→ TEXTO:
· · · · · · ·

A partir da constatação desse conflito legal, podemos retomar o conceito de democracia defensiva, que pode ter uma caracterização polêmica pela sua aparente contradição com os valores democráticos, se analisado de forma extremamente superficial. A partir das caracterizações de Fernandes (2021, p.138) e De Oliveira e Da Cunha Ferraz (2023, p. 215 a 219) sobre a democracia defensiva, podemos sintetizar que essa abstração representa as ações tomadas pelas instituições democraticamente estabelecidas no seu antagonismo a movimentos autoritários, sendo assim, condutas para a autoconservação de uma sociedade livre e igualitária.

Para fins de exemplificação, no Brasil, podemos citar uma atuação institucional, conforme a configuração de democracia defensiva apresentada anteriormente (FERNANDES, 2021, p. 139 a 141), a devolução de uma Medida Provisória, sem análise do mérito ou relevância e urgência desta, pelo Congresso Nacional por ofender “tanto o princípio da gestão democrática do ensino público quanto a autonomia universitária” previstos nos artigos 206 e 207 da Constituição.

Esta MP listava em seus dispositivos a dispensabilidade das ferramentas democráticas existentes na escolha de dirigentes das instituições federais de ensino, sendo estes, a partir da vigoração da MP, apontados, sem qualquer escrutínio pela comunidade acadêmica e estudantil, diretamente pelo Ministério da Educação.

· · · · · · ·

→ INSTRUÇÕES DAS TAREFAS:
a. Responda com base no texto sobre democracia defensiva:
(i) Em quais artigos da Constituição estão previstos os princípios citados para justificar a devolução da Medida Provisória?
(ii) Qual órgão devolveu a Medida Provisória?
(iii) Segundo a Medida Provisória, quem passaria a indicar diretamente os dirigentes das instituições federais de ensino?
b. Escreva a continuação do texto sobre democracia defensiva, a partir da última frase apresentada.

→ INFORMAÇÕES DA FONTE:

· · · · · · ·

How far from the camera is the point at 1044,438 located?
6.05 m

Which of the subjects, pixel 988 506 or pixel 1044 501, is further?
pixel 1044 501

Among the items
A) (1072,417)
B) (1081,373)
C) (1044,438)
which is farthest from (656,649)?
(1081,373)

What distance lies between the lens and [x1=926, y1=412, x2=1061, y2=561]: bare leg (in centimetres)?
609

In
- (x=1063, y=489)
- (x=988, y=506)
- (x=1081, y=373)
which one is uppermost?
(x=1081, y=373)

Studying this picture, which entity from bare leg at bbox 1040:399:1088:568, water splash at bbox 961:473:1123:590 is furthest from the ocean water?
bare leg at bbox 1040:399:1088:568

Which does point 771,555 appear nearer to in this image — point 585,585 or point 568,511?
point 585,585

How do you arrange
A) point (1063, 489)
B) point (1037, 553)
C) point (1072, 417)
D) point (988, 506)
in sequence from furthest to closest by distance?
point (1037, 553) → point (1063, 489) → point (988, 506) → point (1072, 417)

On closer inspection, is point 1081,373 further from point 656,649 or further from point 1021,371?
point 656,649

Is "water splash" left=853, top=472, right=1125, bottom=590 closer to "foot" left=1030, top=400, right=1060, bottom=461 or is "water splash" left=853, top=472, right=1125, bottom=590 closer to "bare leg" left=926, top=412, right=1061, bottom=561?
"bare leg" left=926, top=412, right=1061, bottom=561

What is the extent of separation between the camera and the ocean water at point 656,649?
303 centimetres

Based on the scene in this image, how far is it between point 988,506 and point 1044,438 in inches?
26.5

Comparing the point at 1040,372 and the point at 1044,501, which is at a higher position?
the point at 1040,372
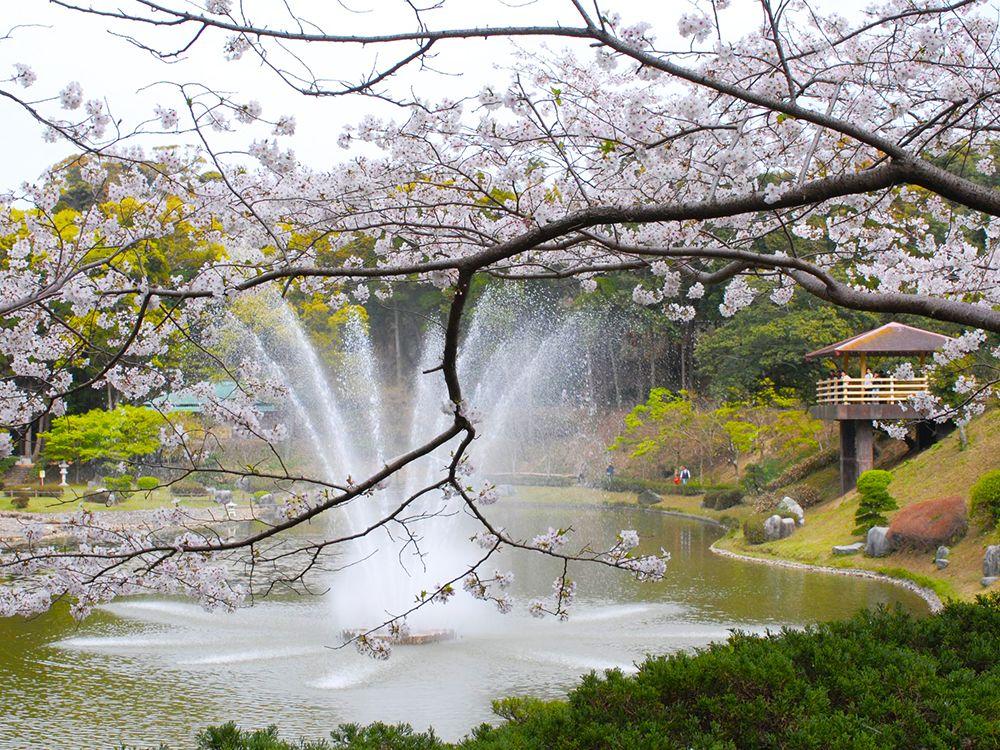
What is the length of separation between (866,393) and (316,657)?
12870mm

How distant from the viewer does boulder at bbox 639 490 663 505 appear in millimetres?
22631

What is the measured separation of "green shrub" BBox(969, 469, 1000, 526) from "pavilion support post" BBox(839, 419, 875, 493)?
17.9 ft

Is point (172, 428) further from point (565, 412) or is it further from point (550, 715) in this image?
point (565, 412)

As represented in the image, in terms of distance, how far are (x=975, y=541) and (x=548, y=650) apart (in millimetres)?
6083

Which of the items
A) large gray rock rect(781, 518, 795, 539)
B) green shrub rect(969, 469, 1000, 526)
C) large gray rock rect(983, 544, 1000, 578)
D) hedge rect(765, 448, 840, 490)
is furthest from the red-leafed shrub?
hedge rect(765, 448, 840, 490)

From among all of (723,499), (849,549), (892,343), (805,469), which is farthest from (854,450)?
(849,549)

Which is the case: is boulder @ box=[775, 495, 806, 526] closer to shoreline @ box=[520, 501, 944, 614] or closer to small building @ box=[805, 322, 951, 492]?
shoreline @ box=[520, 501, 944, 614]

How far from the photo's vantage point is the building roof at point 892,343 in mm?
17266

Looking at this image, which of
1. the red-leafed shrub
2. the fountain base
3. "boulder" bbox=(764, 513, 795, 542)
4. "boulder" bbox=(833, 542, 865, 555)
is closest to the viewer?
the fountain base

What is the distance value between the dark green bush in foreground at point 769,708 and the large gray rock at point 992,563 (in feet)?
22.5

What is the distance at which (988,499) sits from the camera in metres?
11.3

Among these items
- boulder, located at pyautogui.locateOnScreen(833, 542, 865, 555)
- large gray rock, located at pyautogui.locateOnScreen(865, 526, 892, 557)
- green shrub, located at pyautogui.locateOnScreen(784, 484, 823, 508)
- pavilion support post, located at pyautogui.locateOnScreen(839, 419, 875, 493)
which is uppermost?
pavilion support post, located at pyautogui.locateOnScreen(839, 419, 875, 493)

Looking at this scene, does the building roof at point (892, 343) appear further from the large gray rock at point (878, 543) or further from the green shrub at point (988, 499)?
the green shrub at point (988, 499)

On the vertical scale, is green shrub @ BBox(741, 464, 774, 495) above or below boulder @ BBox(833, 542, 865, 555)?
above
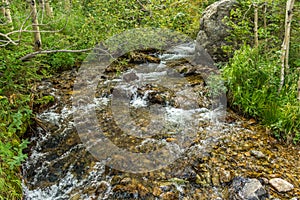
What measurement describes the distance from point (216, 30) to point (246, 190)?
5.51 m

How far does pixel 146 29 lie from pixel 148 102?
2519 mm

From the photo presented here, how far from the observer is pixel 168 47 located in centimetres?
917

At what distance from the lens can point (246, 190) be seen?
10.00 feet

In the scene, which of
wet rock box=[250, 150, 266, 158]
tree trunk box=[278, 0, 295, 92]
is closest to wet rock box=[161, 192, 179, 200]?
wet rock box=[250, 150, 266, 158]

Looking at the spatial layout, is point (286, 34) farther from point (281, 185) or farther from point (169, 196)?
point (169, 196)

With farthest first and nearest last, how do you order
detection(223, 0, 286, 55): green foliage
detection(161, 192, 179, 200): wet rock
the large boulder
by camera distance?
the large boulder < detection(223, 0, 286, 55): green foliage < detection(161, 192, 179, 200): wet rock

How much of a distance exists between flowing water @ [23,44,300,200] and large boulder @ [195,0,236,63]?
5.12 ft

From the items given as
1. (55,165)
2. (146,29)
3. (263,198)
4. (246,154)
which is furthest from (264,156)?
(146,29)

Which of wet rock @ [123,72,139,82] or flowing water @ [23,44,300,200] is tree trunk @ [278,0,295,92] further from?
wet rock @ [123,72,139,82]

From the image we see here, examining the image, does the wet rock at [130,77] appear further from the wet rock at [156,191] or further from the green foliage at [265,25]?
the wet rock at [156,191]

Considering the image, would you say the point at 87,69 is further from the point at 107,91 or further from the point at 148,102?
the point at 148,102

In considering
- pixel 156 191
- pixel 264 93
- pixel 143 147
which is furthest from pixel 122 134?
pixel 264 93

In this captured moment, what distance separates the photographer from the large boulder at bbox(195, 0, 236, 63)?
282 inches

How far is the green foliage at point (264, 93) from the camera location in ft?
13.2
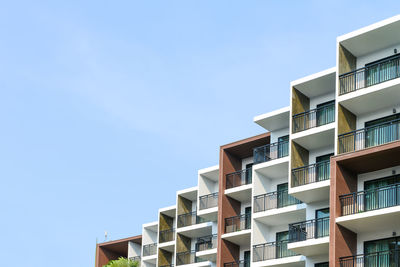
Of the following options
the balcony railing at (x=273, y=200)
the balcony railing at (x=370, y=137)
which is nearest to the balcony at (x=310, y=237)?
the balcony railing at (x=273, y=200)

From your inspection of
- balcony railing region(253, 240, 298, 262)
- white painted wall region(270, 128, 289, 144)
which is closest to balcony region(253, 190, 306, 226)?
balcony railing region(253, 240, 298, 262)

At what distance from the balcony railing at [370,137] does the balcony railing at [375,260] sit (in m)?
5.59

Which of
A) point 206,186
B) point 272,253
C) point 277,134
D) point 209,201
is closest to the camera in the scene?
point 272,253

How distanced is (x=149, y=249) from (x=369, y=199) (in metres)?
28.7

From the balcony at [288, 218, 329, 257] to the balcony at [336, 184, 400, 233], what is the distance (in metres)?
2.33

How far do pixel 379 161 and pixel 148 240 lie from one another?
99.4 ft

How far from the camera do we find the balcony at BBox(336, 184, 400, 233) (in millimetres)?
39156

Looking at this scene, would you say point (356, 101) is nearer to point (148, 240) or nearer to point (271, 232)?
point (271, 232)

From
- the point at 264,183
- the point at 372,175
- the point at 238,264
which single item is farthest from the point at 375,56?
the point at 238,264

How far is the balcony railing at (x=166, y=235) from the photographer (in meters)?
63.5

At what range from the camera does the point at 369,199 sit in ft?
134

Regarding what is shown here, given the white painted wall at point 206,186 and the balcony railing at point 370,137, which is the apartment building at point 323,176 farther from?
the white painted wall at point 206,186

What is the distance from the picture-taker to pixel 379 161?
1596 inches

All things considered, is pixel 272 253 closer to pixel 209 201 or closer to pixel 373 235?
pixel 373 235
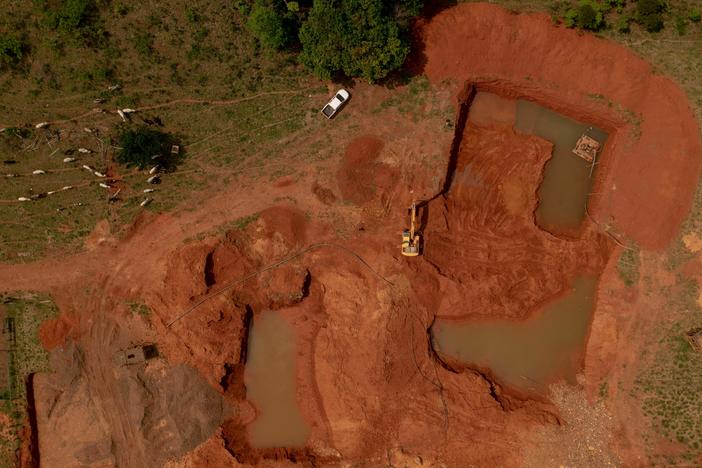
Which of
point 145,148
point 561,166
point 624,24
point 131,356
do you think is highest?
point 624,24

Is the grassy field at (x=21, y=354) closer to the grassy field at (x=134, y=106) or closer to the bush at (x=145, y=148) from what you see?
the grassy field at (x=134, y=106)

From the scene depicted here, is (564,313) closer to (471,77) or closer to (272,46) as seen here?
(471,77)

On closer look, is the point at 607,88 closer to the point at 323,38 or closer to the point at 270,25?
the point at 323,38

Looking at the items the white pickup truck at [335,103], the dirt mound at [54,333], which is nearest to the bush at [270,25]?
the white pickup truck at [335,103]

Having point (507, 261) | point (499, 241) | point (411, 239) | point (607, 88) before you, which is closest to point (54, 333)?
point (411, 239)

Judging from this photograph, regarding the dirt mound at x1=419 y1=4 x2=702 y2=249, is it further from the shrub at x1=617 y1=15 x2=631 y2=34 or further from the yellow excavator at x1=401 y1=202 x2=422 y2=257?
the yellow excavator at x1=401 y1=202 x2=422 y2=257

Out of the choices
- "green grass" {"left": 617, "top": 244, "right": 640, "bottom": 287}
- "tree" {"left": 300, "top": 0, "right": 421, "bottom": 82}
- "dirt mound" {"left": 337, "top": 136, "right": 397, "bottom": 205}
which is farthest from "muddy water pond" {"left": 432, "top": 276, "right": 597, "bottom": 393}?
"tree" {"left": 300, "top": 0, "right": 421, "bottom": 82}
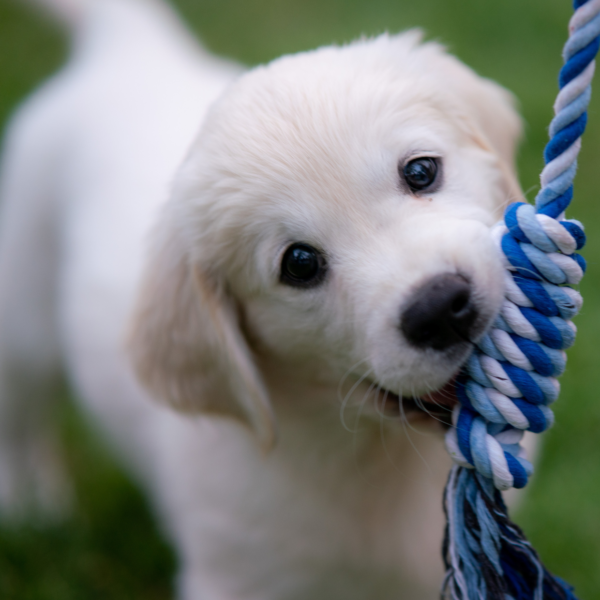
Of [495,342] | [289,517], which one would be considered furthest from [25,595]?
[495,342]

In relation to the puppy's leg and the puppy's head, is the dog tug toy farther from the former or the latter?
the puppy's leg

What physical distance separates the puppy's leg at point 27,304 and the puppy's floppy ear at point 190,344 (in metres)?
1.29

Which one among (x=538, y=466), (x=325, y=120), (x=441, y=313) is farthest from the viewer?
(x=538, y=466)

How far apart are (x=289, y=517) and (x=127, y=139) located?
1.64 meters

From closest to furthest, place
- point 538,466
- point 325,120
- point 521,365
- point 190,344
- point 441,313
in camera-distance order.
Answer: point 521,365, point 441,313, point 325,120, point 190,344, point 538,466

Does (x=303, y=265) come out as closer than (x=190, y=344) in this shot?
Yes

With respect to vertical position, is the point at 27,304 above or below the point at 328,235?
below

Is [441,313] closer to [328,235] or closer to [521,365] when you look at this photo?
[521,365]

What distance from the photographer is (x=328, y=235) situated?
161 centimetres

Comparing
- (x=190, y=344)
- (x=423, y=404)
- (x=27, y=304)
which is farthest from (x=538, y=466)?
(x=27, y=304)

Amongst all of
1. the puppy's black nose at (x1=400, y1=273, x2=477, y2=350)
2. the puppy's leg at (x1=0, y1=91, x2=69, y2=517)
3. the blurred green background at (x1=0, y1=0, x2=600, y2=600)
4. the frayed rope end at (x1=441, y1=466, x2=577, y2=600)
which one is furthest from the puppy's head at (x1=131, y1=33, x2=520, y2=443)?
the puppy's leg at (x1=0, y1=91, x2=69, y2=517)

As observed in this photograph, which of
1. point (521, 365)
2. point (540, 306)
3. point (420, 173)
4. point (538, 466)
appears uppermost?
point (420, 173)

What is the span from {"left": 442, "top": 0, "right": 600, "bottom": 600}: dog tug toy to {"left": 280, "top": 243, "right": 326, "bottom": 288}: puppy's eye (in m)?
0.46

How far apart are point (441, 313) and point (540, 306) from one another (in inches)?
7.3
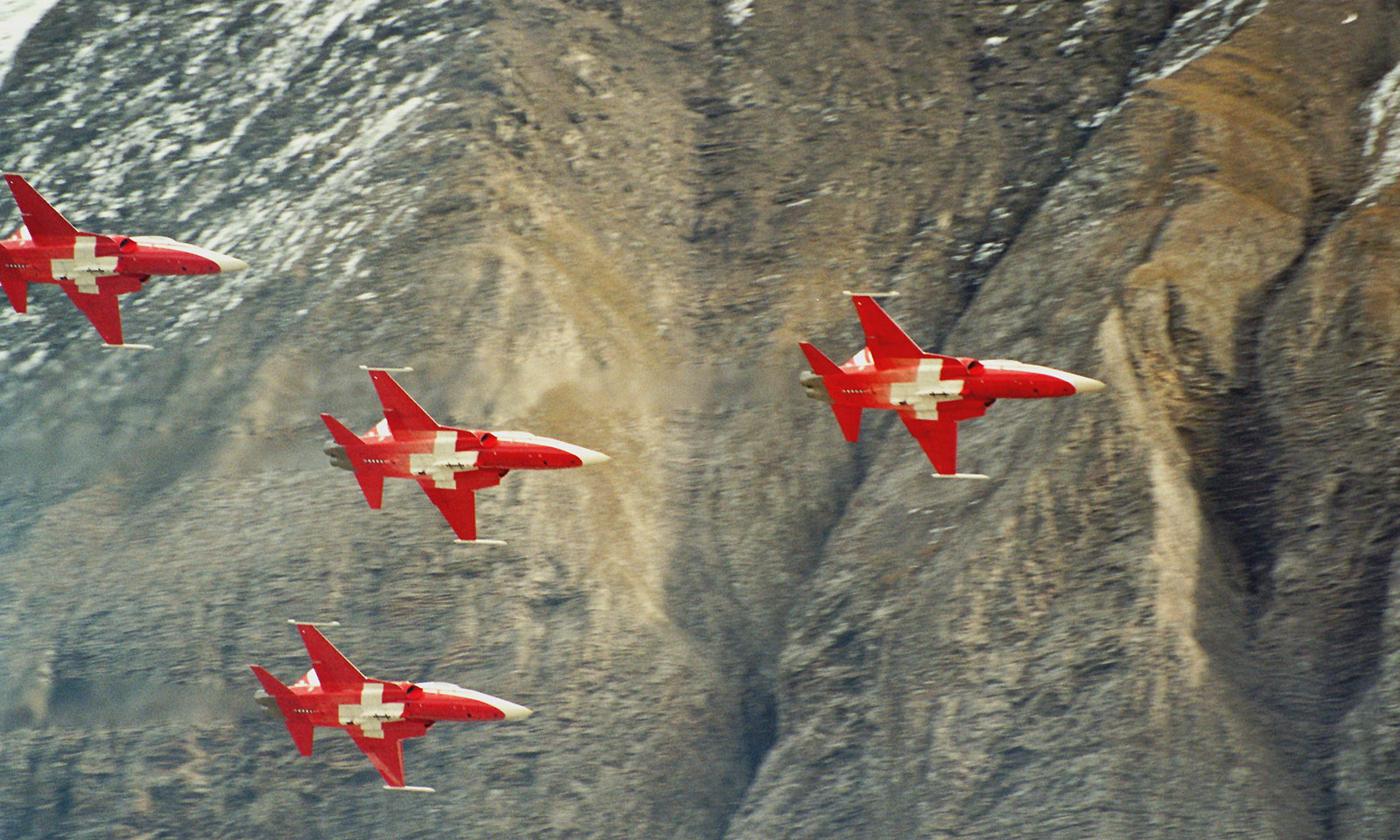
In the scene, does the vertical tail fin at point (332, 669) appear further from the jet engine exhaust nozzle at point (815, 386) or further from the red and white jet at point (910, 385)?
the red and white jet at point (910, 385)

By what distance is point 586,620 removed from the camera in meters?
61.8

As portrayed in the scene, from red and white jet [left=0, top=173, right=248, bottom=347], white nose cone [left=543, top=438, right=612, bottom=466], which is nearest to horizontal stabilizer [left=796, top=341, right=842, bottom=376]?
white nose cone [left=543, top=438, right=612, bottom=466]

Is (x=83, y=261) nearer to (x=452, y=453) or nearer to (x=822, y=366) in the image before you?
(x=452, y=453)

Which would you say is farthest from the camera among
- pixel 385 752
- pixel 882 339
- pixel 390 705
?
pixel 385 752

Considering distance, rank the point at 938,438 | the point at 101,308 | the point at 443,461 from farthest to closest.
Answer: the point at 101,308 → the point at 443,461 → the point at 938,438

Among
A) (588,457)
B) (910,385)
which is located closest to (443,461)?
(588,457)

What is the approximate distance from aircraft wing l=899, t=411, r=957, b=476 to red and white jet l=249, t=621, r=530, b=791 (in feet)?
47.7

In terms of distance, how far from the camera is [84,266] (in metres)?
45.2

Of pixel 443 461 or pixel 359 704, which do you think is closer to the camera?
pixel 443 461

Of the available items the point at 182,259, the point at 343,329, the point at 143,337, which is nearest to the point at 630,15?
the point at 343,329

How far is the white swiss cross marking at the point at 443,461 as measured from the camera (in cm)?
4381

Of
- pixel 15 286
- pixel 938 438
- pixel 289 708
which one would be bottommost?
→ pixel 289 708

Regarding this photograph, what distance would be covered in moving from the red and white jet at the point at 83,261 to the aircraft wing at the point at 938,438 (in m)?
20.3

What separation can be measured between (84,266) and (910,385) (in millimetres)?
24149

· · · · · · ·

→ RESPOSTAS ÀS TAREFAS:
a.
(i) Nos artigos 206 e 207 da Constituição.
(ii) O Congresso Nacional.
(iii) O Ministério da Educação.

b.
Ficando comprovada a atuação correta do Poder Legislativo em devolver a MP sem qualquer tipo de análise, visto o evidente descumprimento dos requisitos constitucionais para a sua vigoração.

Pelo Judiciário, pode ser citado como exemplo de uma atuação no sentido da restrição de um direito de primeira geração em favor do Estado Democrático de Direito o Caso Ellwanger, onde foi decidido no julgamento de um habeas corpus que a publicação de livros antissemitas não estava protegida pela Constituição (DE OLIVEIRA; DA CUNHA FERRAZ, 2023, p. 231 e 232).

Ou seja, a liberdade de expressão e outros direitos de primeira geração não são absolutos, especialmente se conflitantes com matérias de interesse público. A democracia defensiva requer que as ações empreendidas para proteger as instituições sejam aplicadas de maneira imparcial e consistente. É essencial evitar a aplicação seletiva das restrições e garantir que as medidas sejam direcionadas apenas a conteúdos ou grupos que representam uma ameaça genuína à democracia.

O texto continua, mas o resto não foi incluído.